2011 NY Slip Op 51300(U) [32 Misc 3d 129(A)]
Decided on July 7, 2011
Appellate Term, Second Department
Published by New York State Law Reporting Bureau pursuant to Judiciary Law § 431.
As corrected in part through September 13, 2012; it will not be published in the printed Official Reports.
Decided on July 7, 2011

SUPREME COURT OF THE STATE OF NEW YORK

APPELLATE TERM: 2nd, 11th and 13th JUDICIAL DISTRICTS


PRESENT: : PESCE, P.J., RIOS and STEINHARDT, JJ
2009-1335 Q C.
South Nassau Orthopedic Surgery and SPORTS MEDICINE, P.C. as Assignee of ANN MARIE GEORGES, Respondent,

against

Auto One Insurance Company, Appellant.

Appeal from an order of the Civil Court of the City of New York, Queens County (Anna Culley, J.), entered February 24, 2009, deemed from a judgment of the same court entered June 2, 2009 (see CPLR 5501 [c]). The judgment, entered pursuant to the February 24, 2009 order granting plaintiff’s motion for summary judgment and denying defendant’s cross motion for summary judgment, awarded plaintiff the principal sum of $3,406.89.

ORDERED that the judgment is affirmed, without costs.

In this action by a provider to recover assigned first-party no-fault benefits, the Civil Court granted plaintiff’s motion for summary judgment, and denied defendant’s cross motion for summary judgment dismissing the complaint. This appeal by defendant ensued. A judgment was subsequently entered, from which the appeal is deemed to have been taken (see CPLR 5501 [c]).

Contrary to defendant’s contention, the affidavit of Dr. Parker was sufficient to establish that the documents annexed to plaintiff’s motion papers were admissible pursuant to CPLR 4518 (see Art of Healing Medicine, P.C. v Travelers Home & Mar. Ins. Co., 55 AD3d 644 [2008]; Dan Med., P.C. v New York Cent. Mut. Fire Ins. Co., 14 Misc 3d 44 [App Term, 2d & 11th Jud Dists 2006]), and defendant conceded receipt of the claims in question (see East Acupuncture, P.C. v Electric Ins. Co., 16 Misc 3d 128[A], 2007 NY Slip Op 51281[U] [App Term, 2d & 11th Jud Dists 2007]; Oleg Barshay, D.C., P.C. v State Farm Ins. Co., 14 Misc 3d 74 [App Term, 2d & 11th Jud Dists 2006]). As plaintiff also established that its claims had not been timely paid or denied, plaintiff made a prima facie showing of its entitlement to judgment as a matter of law (see New York & Presbyt. Hosp. v Allstate Ins. Co., 31 AD3d 512 [2006]; cf. Westchester Med. Ctr. v Nationwide Mut. Ins. Co., 78 AD3d 1168 [2010]).
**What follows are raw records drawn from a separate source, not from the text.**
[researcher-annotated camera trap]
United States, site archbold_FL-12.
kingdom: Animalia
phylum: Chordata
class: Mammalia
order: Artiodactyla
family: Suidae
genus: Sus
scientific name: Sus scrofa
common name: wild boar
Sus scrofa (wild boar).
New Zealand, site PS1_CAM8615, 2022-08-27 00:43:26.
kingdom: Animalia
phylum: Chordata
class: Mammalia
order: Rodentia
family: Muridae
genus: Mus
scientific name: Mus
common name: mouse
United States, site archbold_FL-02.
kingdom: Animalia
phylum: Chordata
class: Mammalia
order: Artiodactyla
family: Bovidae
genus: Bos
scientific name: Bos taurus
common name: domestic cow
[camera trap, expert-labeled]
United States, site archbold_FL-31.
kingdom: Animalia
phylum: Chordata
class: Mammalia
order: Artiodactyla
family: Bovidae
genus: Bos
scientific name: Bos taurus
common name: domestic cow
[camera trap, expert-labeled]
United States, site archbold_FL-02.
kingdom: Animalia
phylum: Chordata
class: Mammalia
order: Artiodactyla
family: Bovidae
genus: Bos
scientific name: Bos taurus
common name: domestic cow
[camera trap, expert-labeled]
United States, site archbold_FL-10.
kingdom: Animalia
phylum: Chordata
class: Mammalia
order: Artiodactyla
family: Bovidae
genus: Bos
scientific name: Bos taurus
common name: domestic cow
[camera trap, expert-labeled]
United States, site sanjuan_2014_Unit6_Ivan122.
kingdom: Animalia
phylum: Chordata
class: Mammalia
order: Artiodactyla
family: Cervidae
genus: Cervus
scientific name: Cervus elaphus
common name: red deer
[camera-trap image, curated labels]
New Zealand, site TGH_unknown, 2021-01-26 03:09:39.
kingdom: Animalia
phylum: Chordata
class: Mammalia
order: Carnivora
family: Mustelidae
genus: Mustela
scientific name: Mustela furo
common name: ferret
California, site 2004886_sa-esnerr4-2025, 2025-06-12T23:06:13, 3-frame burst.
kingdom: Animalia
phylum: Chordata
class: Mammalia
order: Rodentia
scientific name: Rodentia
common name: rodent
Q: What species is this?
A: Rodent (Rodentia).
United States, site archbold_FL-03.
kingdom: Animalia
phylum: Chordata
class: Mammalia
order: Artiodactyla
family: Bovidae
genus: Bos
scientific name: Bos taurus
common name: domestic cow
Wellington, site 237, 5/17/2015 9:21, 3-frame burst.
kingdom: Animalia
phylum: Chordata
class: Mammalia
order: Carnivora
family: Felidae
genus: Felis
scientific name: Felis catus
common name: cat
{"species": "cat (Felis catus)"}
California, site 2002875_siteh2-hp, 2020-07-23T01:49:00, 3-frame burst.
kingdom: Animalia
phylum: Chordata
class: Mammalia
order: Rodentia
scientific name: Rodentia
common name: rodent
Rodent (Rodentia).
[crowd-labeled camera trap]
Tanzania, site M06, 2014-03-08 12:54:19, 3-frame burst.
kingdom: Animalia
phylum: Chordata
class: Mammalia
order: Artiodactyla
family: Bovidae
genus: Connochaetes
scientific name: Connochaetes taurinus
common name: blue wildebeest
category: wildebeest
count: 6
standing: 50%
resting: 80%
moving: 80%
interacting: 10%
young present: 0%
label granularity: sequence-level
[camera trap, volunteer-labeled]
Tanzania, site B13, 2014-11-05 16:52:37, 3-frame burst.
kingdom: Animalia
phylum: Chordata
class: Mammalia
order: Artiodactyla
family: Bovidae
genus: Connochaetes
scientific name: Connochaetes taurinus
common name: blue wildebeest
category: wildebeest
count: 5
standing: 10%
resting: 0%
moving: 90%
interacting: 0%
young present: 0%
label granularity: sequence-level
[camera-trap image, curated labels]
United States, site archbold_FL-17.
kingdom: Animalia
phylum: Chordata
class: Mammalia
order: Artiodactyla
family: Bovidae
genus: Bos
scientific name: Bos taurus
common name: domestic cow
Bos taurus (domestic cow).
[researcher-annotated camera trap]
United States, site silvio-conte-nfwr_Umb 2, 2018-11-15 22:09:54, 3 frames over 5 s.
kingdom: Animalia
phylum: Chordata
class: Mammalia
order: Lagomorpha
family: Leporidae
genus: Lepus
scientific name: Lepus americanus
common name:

Defendant did not raise a triable issue of fact in opposition to plaintiff’s motion or establish its entitlement to summary judgment on its cross motion. In her affidavit, defendant’s litigation manager stated that she had begun working for defendant after the claim denial forms at issue had allegedly been mailed by defendant. As defendant did not establish actual mailing of [*2]the claim denial forms or defendant’s standard office practice and procedure for the mailing of the claim denial forms during the pertinent time period, defendant failed to show that its claim denial forms were timely mailed (see St. Vincent’s Hosp. of Richmond v Government Empls. Ins. Co., 50 AD3d 1123 [2008]; Points of Health Acupuncture, P.C. v GEICO Ins. Co., 25 Misc 3d 140[A], 2009 NY Slip Op 52445[U] [App Term, 2d, 11th & 13th Jud Dists 2009]). Defendant therefore failed to establish that its proferred defense in opposition to plaintiff’s motion and in support of its cross motion was not precluded. Accordingly, the judgment is affirmed.

Pesce, P.J., Rios and Steinhardt, JJ., concur.